Le ressourcement quotidien est peut-être plus important que le congé-ressourcement. Mari et femme peuvent coopérer pour que chacun ait un temps de recueillement personnel. Parfois un écart se creuse entre leurs connaissances bibliques et leur vision, stimulée par leurs responsabilités à l’Eglise. Et avec l’arrivée des enfants, le partage spirituel devient plus difficile que pendant les fiançailles !

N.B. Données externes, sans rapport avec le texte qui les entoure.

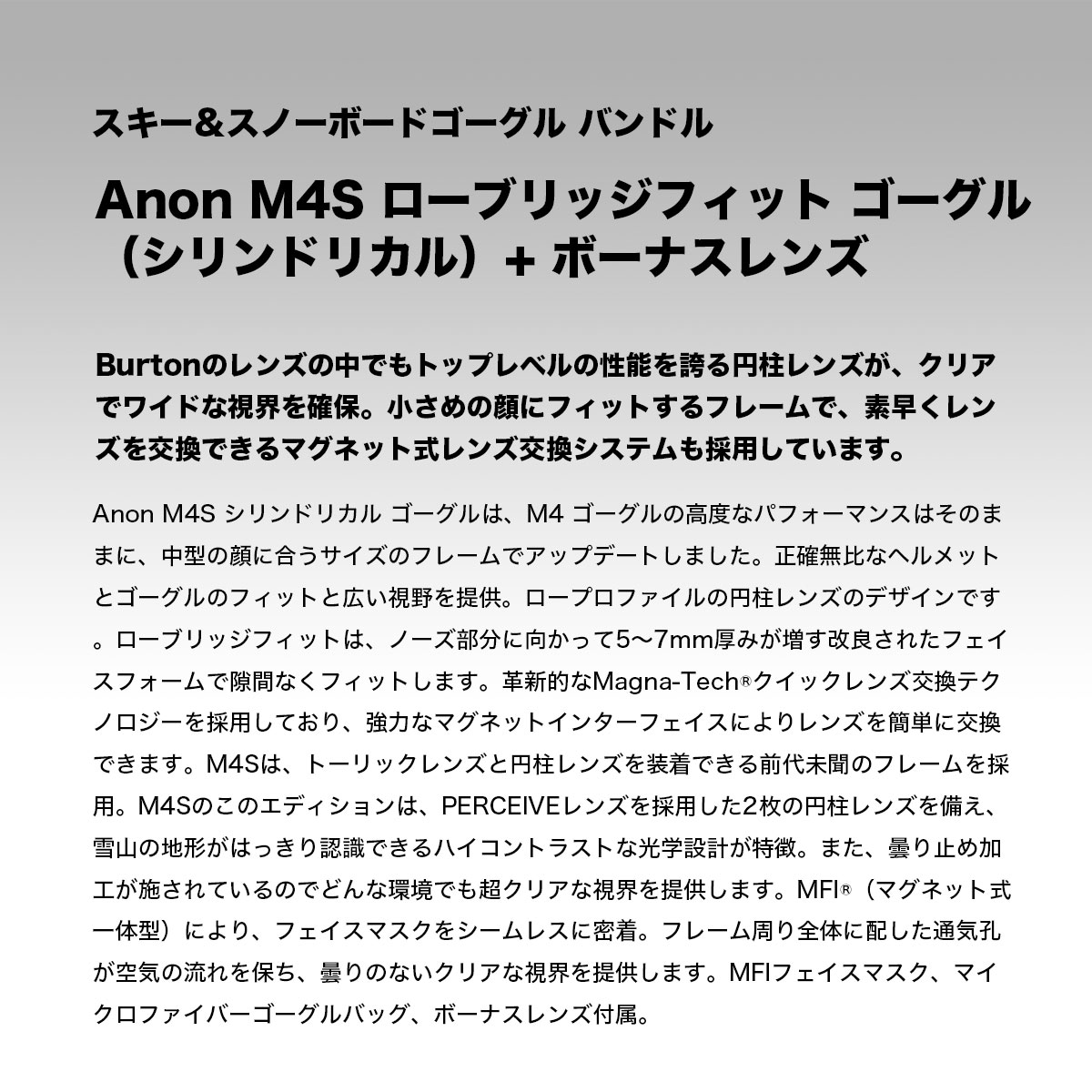 スキー&スノーボードゴーグル バンドル

Anon M4S ローブリッジフィット ゴーグル（シリンドリカル）+ ボーナスレンズ

Burtonのレンズの中でもトップレベルの性能を誇る円柱レンズが、クリアでワイドな視界を確保。小さめの顔にフィットするフレームで、素早くレンズを交換できるマグネット式レンズ交換システムも採用しています。

Anon M4S シリンドリカル ゴーグルは、M4 ゴーグルの高度なパフォーマンスはそのままに、中型の顔に合うサイズのフレームでアップデートしました。正確無比なヘルメットとゴーグルのフィットと広い視野を提供。ロープロファイルの円柱レンズのデザインです。ローブリッジフィットは、ノーズ部分に向かって5〜7mm厚みが増す改良されたフェイスフォームで隙間なくフィットします。革新的なMagna-Tech®クイックレンズ交換テクノロジーを採用しており、強力なマグネットインターフェイスによりレンズを簡単に交換できます。M4Sは、トーリックレンズと円柱レンズを装着できる前代未聞のフレームを採用。M4Sのこのエディションは、PERCEIVEレンズを採用した2枚の円柱レンズを備え、雪山の地形がはっきり認識できるハイコントラストな光学設計が特徴。また、曇り止め加工が施されているのでどんな環境でも超クリアな視界を提供します。MFI®（マグネット式一体型）により、フェイスマスクをシームレスに密着。フレーム周り全体に配した通気孔が空気の流れを保ち、曇りのないクリアな視界を提供します。MFIフェイスマスク、マイクロファイバーゴーグルバッグ、ボーナスレンズ付属。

C’est Pierre qui souligne le lien étroit qui existe entre la qualité des relations conjugales et la vie de prière. Le couple est une cellule de prière. Rien ne doit empêcher son fonctionnement (1 Pierre 3.7).
Tiraillés entre la famille, l’Eglise et le travail, les Aquilas et les Priscille seront parfois attirés par le rêve d’une vie plus simple ! Se sentant mal appréciés malgré leurs efforts, ils peuvent commencer à s’apitoyer sur eux-mêmes, à comptabiliser avec amertume leurs sacrifices.
C’est alors le moment de refaire le choix de Josué. Qui s’en souvient ?
G.C.
NOTE
1. Résumé d’études apportées à la rencontre régionale de Palaiseau en novembre 1987. Quand Geoffrey Cawston a rencontré sa femme Annette, elle était déjà au travail pour le Seigneur. Ils sont mariés depuis 11 ans et habitent depuis 10 ans au Mans où ils désirent voir le témoignage s’étendre à d’autres quartiers de la ville. Ils ont trois petites filles de 2, 4 et 6 ans et « sont plus que jamais convaincus du besoin de couples, qui comme Aquilas et Priscille, combinent sans déséquilibre leur vie familiale et professionnelle avec un engagement dans l’oeuvre de Dieu ».